簡單的說，當向ThreadPoolExecutor提交一個任務時，它會優先交給線程池中的現有線程；若是暫時沒有可用的線程，那麼它會將任務放到隊列中；通常只有在隊列滿了的時候（致使沒法成功入隊），纔會建立新線程來處理隊列中的任務。

順帶一說，任務入隊後，在某些條件下也會建立新線程。但新線程不會當即執行當前任務，而是從隊列中獲取一個任務並開始執行。

彙總分析

綜上所述，咱們能夠肯定如下信息：

根據系統配置，ThreadPoolExecutor中的corePoolSize = 16。
當併發數超過16時，ThreadPoolExecutor會按照步驟二進行任務調度，即把任務放入隊列中，但沒有及時建立新線程來執行這個任務。
這一點是推測。但同時，經過日誌中的線程名稱確認的線程池內線程數量沒有增加。日誌中，異步線程的id從executor-一、executor-2一直到executor-16，但17及以上的都沒有出現過。
隊列中的任務出現積壓、時間累積，致使某一個任務超時後，後續大量任務都超時。
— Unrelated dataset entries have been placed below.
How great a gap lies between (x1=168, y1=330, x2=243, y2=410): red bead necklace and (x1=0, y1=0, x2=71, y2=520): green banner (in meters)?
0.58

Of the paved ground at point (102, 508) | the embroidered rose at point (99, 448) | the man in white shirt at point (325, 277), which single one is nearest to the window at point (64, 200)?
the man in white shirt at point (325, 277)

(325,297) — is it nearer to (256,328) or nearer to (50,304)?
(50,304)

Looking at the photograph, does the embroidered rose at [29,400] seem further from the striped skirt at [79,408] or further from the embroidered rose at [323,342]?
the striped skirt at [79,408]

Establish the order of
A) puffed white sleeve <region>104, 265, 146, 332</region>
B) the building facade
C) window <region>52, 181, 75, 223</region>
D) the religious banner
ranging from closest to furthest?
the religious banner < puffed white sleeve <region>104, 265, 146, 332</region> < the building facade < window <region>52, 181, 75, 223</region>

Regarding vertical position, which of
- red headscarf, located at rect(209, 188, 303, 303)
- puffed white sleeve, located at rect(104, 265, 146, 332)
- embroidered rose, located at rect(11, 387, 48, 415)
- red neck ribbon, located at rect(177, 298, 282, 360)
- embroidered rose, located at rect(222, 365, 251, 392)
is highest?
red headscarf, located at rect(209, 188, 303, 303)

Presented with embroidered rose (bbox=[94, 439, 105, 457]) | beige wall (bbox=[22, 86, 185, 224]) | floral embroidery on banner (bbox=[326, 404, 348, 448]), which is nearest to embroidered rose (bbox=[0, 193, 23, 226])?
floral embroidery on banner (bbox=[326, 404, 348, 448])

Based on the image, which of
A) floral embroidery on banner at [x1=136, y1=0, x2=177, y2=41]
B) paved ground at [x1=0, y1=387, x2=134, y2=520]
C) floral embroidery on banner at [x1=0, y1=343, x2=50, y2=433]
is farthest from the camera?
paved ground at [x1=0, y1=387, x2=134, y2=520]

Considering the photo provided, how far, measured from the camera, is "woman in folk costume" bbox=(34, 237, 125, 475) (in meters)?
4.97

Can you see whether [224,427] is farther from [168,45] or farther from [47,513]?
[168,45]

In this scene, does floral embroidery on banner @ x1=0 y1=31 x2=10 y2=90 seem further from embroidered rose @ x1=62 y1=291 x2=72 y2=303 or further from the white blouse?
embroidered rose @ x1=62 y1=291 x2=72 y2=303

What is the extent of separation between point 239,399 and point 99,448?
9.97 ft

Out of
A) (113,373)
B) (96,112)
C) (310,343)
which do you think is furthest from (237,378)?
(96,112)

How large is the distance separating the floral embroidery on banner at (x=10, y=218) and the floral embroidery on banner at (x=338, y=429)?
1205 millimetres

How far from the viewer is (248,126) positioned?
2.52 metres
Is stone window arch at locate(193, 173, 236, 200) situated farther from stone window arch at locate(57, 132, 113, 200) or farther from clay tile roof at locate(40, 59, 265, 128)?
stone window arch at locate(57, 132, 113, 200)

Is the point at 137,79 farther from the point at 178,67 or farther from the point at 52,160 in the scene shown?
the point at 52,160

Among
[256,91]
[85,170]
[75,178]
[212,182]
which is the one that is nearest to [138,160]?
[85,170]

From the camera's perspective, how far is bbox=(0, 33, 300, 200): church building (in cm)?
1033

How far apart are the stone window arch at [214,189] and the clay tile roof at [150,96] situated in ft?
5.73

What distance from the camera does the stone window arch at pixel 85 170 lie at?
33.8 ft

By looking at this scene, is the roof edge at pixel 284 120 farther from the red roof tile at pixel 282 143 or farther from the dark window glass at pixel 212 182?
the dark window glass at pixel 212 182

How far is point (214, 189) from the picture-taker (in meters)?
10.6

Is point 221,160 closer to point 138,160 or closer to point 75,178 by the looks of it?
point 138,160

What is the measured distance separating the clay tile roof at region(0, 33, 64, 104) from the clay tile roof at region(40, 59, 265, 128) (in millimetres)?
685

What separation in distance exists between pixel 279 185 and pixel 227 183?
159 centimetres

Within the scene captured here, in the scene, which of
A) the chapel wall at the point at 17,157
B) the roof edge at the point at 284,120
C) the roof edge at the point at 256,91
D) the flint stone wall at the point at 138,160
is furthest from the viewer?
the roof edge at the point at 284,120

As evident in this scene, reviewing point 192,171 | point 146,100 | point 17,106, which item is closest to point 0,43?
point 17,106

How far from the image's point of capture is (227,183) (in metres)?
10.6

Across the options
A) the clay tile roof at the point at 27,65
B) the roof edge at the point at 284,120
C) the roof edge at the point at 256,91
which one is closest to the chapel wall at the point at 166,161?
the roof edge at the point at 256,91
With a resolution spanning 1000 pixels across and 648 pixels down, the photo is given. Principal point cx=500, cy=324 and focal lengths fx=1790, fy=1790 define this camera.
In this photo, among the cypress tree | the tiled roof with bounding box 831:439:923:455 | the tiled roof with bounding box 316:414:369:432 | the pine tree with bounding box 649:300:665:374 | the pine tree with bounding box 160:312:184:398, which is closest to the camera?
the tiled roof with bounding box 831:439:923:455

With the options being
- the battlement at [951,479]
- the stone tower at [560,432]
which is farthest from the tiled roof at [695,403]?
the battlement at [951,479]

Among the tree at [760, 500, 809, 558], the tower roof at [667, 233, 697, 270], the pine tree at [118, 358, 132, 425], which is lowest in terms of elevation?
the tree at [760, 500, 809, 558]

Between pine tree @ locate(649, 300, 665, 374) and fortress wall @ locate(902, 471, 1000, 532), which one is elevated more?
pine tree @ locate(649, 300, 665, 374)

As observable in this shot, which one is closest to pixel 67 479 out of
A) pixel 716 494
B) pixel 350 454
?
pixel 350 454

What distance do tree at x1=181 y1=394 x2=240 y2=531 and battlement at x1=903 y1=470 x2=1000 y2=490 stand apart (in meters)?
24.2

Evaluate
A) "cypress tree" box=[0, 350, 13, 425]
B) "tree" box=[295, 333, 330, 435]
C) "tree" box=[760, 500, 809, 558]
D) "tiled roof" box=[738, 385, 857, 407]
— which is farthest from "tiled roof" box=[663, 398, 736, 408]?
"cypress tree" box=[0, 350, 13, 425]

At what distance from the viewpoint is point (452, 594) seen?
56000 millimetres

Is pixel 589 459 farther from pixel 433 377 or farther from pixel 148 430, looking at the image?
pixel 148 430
可是超時並無阻止任務執行；任務仍然會繼續經過rest client調用rest server，並被監控代碼記錄下時間。
任務在隊列中積壓、累積，是引起一天數百次異常、報警的緣由。而監控代碼並未監控到任務調度的時間，所以都沒有出現超時。

解決方案

初步考慮方案有三：

提升初始線程數。
提升步併發的初始線程數（如將16-128調整爲32-128）。以此減小新任務進入隊列的概率。
可是這個方案只是下降隊列積壓的風險，並不解決問題。
關閉隊列。
將隊列大小調整爲0，以此保證每個新任務都有一個新線程來執行。
這個方案的問題在於，併發壓力大時，可能致使線程不夠用。此時的異步調用會根據rejection-policy="CALLER_RUNS"的配置而變爲同步調用。
更換線程池。使用優先建立新線程（而非優先入隊列）的線程池。改動最大的方案。